Getting ready to tackle 96km with a whole bunch of other like minded folks.
These last 7 weeks have not been easy.   At the start of all of this I figured I'd be out maybe a couple of weeks but as time went on and the pain with running didn't really stop, I became concerned.  To make matters worse, my two chief health care practitioners don't agree on what the issue is.  My physio believes that what I have is proximal hamstring tendonopathy and my chiro still feels like this is all stemming from my piriforimis muscle.  The not knowing is killing me.  Everyone I've spoken to is shocked that I haven't had any imaging done.   Thanks to an amazing friend of mine who made some inquiries for me, I managed to get in to see Dr. Tony Galea on Friday.  Dr. Galea is one of the top sports medicine doctors in Canada.   He listened to my symptoms, had me get on the table and promptly poked my hamstring insertion point, which in turn made me almost fall off the table.  The pain was excruciating.  He manipulated a few spots further down from the insertion point and asked me if they hurt and I said no and that seemed to be a good thing.   Perhaps I tore something and it hasn't healed properly, who knows.  All I know is that I just want to get better.  

Injuries have a way of breaking you down mentally and I can honestly say that this injury has broken my spirit.  I haven't been myself for the last several weeks.   It kills me to sit on the sidelines and it kills me to watch the fitness I worked so hard for slowly disappear.   Everyone is getting excited for our upcoming race in Tremblant and I'm trying to keep my shit together and not break down in tears every time it comes up in conversation.  I'm sure I'll feel better once I have some definitive answers.  I'll get those on June 15th when I go in for my follow up appointment with Dr.
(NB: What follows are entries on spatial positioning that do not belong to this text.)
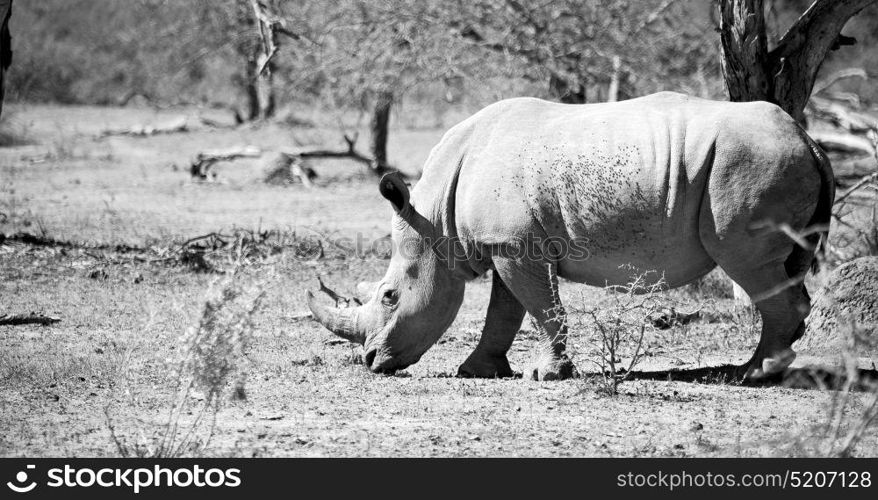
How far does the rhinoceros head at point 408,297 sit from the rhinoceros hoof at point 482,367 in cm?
30

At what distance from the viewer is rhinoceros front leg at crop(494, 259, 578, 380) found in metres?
7.47

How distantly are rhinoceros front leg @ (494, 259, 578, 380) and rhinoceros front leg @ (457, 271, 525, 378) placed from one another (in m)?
0.33

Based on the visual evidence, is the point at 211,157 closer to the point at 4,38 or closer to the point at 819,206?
the point at 4,38

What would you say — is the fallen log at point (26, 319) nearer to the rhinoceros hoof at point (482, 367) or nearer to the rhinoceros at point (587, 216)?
the rhinoceros at point (587, 216)

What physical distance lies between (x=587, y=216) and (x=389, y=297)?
1.38 metres

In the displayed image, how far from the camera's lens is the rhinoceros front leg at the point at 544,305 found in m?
7.47

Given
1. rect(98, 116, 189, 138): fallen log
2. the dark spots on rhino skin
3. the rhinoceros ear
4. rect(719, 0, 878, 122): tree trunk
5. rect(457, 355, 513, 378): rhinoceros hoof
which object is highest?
rect(719, 0, 878, 122): tree trunk

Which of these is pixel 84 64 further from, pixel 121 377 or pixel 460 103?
pixel 121 377

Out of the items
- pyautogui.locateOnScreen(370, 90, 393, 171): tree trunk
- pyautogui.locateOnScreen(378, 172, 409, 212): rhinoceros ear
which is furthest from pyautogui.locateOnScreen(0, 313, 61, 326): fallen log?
pyautogui.locateOnScreen(370, 90, 393, 171): tree trunk

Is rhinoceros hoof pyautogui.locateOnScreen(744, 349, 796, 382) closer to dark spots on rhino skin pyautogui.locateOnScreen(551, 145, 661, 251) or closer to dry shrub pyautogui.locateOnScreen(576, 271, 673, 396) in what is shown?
dry shrub pyautogui.locateOnScreen(576, 271, 673, 396)

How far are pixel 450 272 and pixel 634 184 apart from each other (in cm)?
131

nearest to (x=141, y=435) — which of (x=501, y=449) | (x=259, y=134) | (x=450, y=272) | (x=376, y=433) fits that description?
(x=376, y=433)

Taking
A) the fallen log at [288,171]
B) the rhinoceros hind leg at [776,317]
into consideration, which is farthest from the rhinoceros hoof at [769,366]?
the fallen log at [288,171]

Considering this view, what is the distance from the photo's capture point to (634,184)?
7145mm
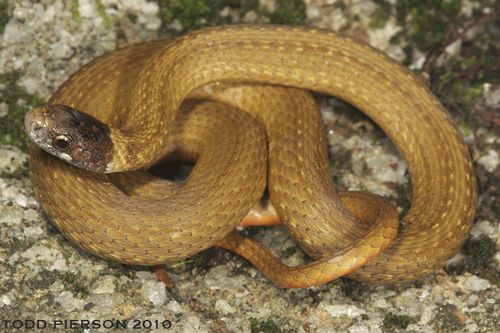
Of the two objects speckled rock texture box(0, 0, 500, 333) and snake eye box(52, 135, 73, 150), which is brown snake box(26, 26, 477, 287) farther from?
speckled rock texture box(0, 0, 500, 333)

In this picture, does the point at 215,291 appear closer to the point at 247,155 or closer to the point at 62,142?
the point at 247,155

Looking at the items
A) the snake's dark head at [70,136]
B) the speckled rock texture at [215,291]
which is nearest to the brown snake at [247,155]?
the snake's dark head at [70,136]

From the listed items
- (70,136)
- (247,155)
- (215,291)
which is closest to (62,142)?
(70,136)

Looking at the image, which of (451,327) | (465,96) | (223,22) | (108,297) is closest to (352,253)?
(451,327)

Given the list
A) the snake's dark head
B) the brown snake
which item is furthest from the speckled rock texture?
the snake's dark head

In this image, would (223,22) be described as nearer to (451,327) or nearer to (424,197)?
(424,197)

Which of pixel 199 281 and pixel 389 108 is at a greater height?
pixel 389 108
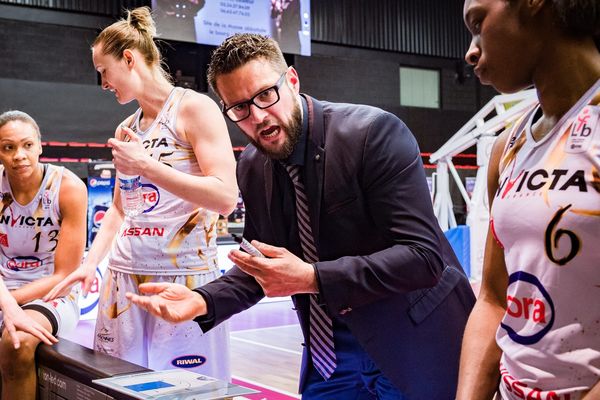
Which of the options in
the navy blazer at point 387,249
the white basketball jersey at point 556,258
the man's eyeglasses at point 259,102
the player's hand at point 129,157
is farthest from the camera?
the player's hand at point 129,157

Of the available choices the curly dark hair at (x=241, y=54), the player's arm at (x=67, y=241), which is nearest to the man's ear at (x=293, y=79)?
the curly dark hair at (x=241, y=54)

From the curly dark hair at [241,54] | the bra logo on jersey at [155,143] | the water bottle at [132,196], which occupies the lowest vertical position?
the water bottle at [132,196]

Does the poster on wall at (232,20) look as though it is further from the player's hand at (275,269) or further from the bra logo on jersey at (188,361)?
the player's hand at (275,269)

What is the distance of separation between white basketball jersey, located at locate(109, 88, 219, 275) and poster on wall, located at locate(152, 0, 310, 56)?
9.16 meters

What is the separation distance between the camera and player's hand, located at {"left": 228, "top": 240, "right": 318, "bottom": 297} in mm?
1516

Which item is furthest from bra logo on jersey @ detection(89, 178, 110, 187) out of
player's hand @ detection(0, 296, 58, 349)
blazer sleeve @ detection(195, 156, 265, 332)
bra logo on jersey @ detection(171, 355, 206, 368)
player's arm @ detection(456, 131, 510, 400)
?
player's arm @ detection(456, 131, 510, 400)

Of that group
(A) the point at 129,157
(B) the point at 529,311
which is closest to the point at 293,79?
(A) the point at 129,157

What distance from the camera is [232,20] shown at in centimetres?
1191

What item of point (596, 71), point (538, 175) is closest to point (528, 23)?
point (596, 71)

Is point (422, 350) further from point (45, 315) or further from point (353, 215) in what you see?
point (45, 315)

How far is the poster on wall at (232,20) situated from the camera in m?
11.5

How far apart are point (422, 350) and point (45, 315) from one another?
162 centimetres

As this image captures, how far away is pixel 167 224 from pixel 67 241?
0.80 m

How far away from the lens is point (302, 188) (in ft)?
5.91
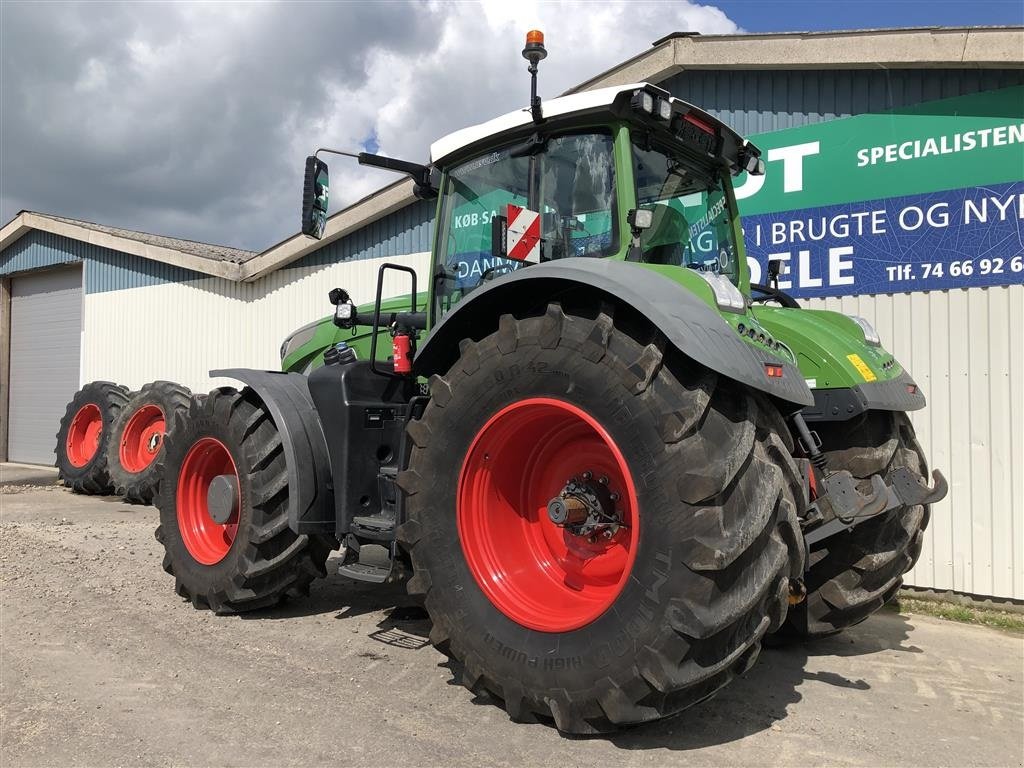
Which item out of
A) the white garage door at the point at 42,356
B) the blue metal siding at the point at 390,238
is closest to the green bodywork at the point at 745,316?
the blue metal siding at the point at 390,238

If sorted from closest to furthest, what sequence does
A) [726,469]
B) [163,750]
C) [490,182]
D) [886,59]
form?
1. [726,469]
2. [163,750]
3. [490,182]
4. [886,59]

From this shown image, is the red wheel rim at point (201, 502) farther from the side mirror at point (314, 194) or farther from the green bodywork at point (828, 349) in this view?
the green bodywork at point (828, 349)

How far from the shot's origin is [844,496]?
3.03 metres

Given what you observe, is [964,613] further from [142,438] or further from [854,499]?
[142,438]

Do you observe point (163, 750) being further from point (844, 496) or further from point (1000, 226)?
point (1000, 226)

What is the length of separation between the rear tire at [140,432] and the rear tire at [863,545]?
329 inches

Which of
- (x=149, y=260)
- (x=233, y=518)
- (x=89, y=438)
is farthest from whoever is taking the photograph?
(x=149, y=260)

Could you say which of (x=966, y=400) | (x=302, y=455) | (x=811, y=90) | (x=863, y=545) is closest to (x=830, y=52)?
(x=811, y=90)

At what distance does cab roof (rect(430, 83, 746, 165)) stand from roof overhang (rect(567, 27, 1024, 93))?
267 cm

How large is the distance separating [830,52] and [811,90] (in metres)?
0.34

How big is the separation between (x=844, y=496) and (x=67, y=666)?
3645 millimetres

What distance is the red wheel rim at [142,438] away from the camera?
10.2 metres

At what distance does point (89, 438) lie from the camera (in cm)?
1154

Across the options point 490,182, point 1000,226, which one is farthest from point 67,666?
point 1000,226
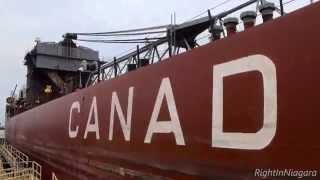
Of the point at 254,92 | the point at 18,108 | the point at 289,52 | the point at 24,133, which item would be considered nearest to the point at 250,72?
the point at 254,92

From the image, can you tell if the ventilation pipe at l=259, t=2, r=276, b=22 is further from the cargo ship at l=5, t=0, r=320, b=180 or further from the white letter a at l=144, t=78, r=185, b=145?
the white letter a at l=144, t=78, r=185, b=145

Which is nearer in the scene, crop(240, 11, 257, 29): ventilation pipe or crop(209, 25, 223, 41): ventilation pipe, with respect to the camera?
crop(240, 11, 257, 29): ventilation pipe

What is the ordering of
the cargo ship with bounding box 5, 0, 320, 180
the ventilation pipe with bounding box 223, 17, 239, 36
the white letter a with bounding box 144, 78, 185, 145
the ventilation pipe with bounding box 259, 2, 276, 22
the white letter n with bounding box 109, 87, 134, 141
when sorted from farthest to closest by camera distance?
1. the white letter n with bounding box 109, 87, 134, 141
2. the ventilation pipe with bounding box 223, 17, 239, 36
3. the white letter a with bounding box 144, 78, 185, 145
4. the ventilation pipe with bounding box 259, 2, 276, 22
5. the cargo ship with bounding box 5, 0, 320, 180

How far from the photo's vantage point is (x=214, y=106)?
16.4 feet

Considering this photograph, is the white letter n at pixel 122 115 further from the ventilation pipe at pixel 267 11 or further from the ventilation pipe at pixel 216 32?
the ventilation pipe at pixel 267 11

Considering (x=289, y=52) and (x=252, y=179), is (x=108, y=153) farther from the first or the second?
(x=289, y=52)

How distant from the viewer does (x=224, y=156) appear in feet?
15.6

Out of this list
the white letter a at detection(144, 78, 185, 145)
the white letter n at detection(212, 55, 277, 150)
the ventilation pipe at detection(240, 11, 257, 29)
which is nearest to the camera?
the white letter n at detection(212, 55, 277, 150)

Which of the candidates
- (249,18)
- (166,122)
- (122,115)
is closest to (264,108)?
(249,18)

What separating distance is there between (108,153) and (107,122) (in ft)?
1.82

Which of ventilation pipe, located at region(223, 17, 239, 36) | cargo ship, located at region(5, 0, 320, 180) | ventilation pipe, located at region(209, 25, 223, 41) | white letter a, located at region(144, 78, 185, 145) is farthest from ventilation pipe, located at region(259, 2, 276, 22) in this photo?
white letter a, located at region(144, 78, 185, 145)

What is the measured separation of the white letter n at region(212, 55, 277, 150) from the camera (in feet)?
13.6

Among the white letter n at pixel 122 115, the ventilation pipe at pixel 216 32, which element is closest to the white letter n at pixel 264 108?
the ventilation pipe at pixel 216 32

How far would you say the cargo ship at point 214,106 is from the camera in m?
3.84
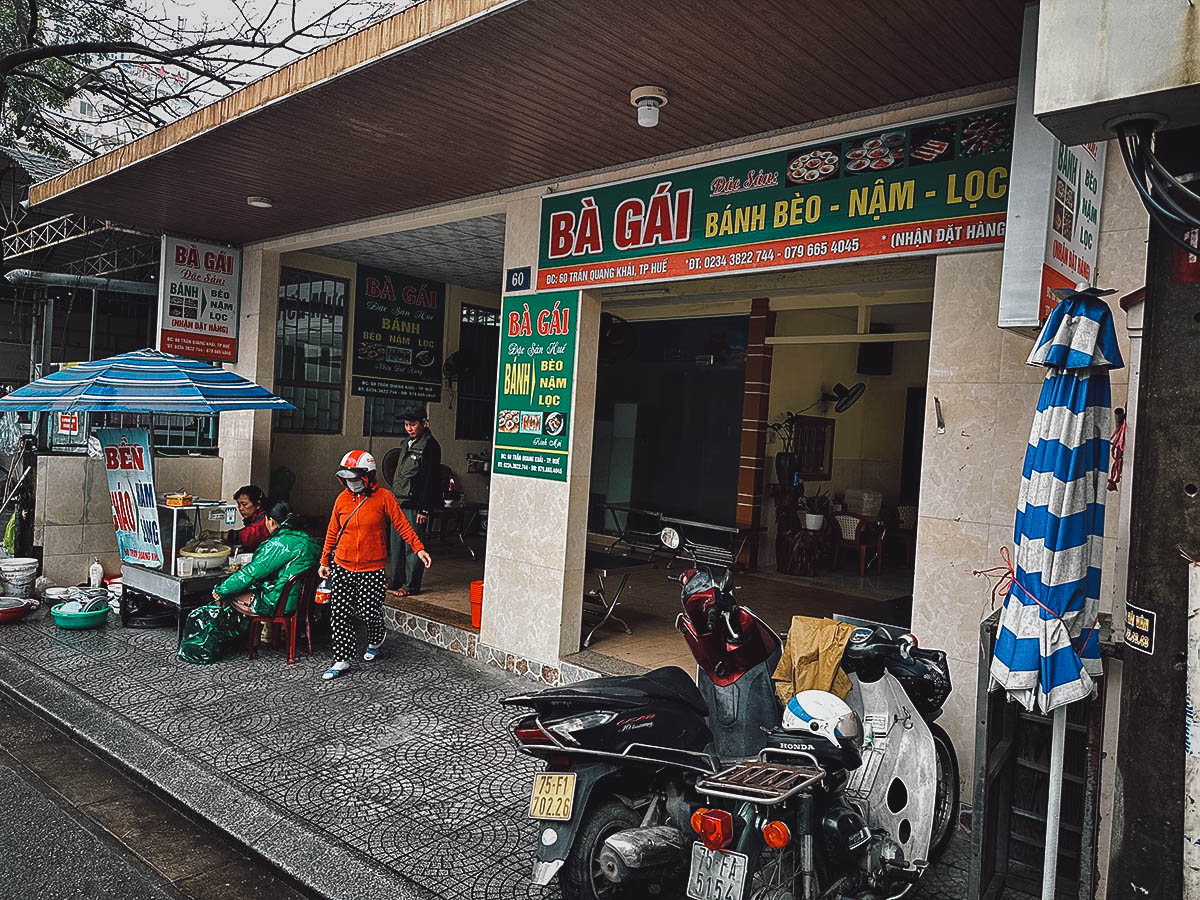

Galea.  In the meantime,  I'm keeping up with my physio exercises and I'm working on strengthening my core and hips.  I haven't stopped swimming and I'm continuing to ride as my body will allow so there's that.  

Since I'm actually able to do some things, I figured I'd link up with Holly and Tricia's Weekly Wrap.  And, it's given me an excuse to get back on the blog.  I haven't felt very motivated to write to be honest.



Anyway....this is how my week went down!

Monday:  OFF.  I really needed sleep after two days in a row of cycling but I did my physio exercises!

Tuesday:  20km ride.  My legs were still feeling the weekend so I cut this short.  It was a beautiful morning for a ride though and I'm glad I made the effort to get out.  Physio work in p.m.



Wednesday:  2800m swim in the a.m. and then I laced up my shoes in the p.m. and went out for a short jaunt to celebrate Global Running Day.  3.88km.  Not pain free.   :(

Thursday:  40 minutes of strength training / physio work.  I was going to ride but my glut was still sore from the shockwave treatment I had the night before so I went to the gym instead.

Friday:  2350m swim + physio exercises

Saturday:  88km ride + physio exercises



Sunday:  2500m swim + physio exercises

Total time:  7h 40 minutes.  Most of that was spent on the bike, ha ha.

I know things could be worse but being a very focused and goal oriented gal, I sometimes find it difficult to get back on my feet and re-focus - when you invest so much of your self and your time into something you love, only to have it go sideways, well, it really sucks.  This is definitely the biggest set back I've had in all my years of racing so this is new territory for me.  I've never missed a goal race and now that's looking like a strong possibility.   But that's all I'm willing to say right now - a "possibility".  It's not definitive.   It ain't over till it's over, right?

How has everyone been?  It looks like summer has finally arrived in Toronto which is FABULOUS.  We've had fantastic weather for the last few weeks and it's only going to get better.  Bring on Summer!